Dr. La Paz led the group who believed that the green fireballs were not meteors or meteorites. His argument was derived from the facts that he had gained after many days of research and working with Air Force intelligence teams. He stuck to the points that (1) the trajectory was too flat, (2) the color was too green, and (3) he couldn't locate any fragments even though he had found the spots where they should have hit the earth if they were meteorites.
People who were at that meeting have told me that Dr.

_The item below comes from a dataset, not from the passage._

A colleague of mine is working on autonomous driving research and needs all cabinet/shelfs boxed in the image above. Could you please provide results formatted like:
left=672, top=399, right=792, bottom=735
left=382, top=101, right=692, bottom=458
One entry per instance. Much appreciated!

La Paz's theory was very interesting and that each point was carefully considered. But evidently it wasn't conclusive enough because when the conference broke up, after two days, it was decided that the green fireballs were a natural phenomenon of some kind.
https://www.nicap.org/rufo/rufo-04.htm#:~:text=common, everyday meteors.-,Dr. La Paz said,-that some people
However a lot of the green meteors actually caught on camera seem pretty vivid green.External Quote:Dr. La Paz said that some people, including Dr. Joseph Kaplan and Dr. Edward Teller, thought that the green fireballs were natural meteors. He didn't think so, however, for several reasons. First the color was so much different. To illustrate his point, Dr. La Paz opened his desk drawer and took out a well worn chart of the color spectrum. He checked off two shades of green; one a pale, almost yellowish green and the other a much more distinct vivid green. He pointed to the bright green and told me that this was the color of the green fireballs. He'd taken this chart with him when he went out to talk to people who had seen the green fireballs and everyone had picked this one color. The pale green, he explained, was the color reported in the cases of documented green meteors.
Overally, pretty inconclusive. 70+ years ago there was a spate to green fireballs. Then less so. Perhaps it was just a wave of meteors caused by the Earth passing through a cloud of debris that just had a bit more nickel in it than normal, and so was a bit more green. We know from Starlink and other things that pilot and other eyewitness reports are not very reliable. Nothing was caught on camera. We'll probably never know.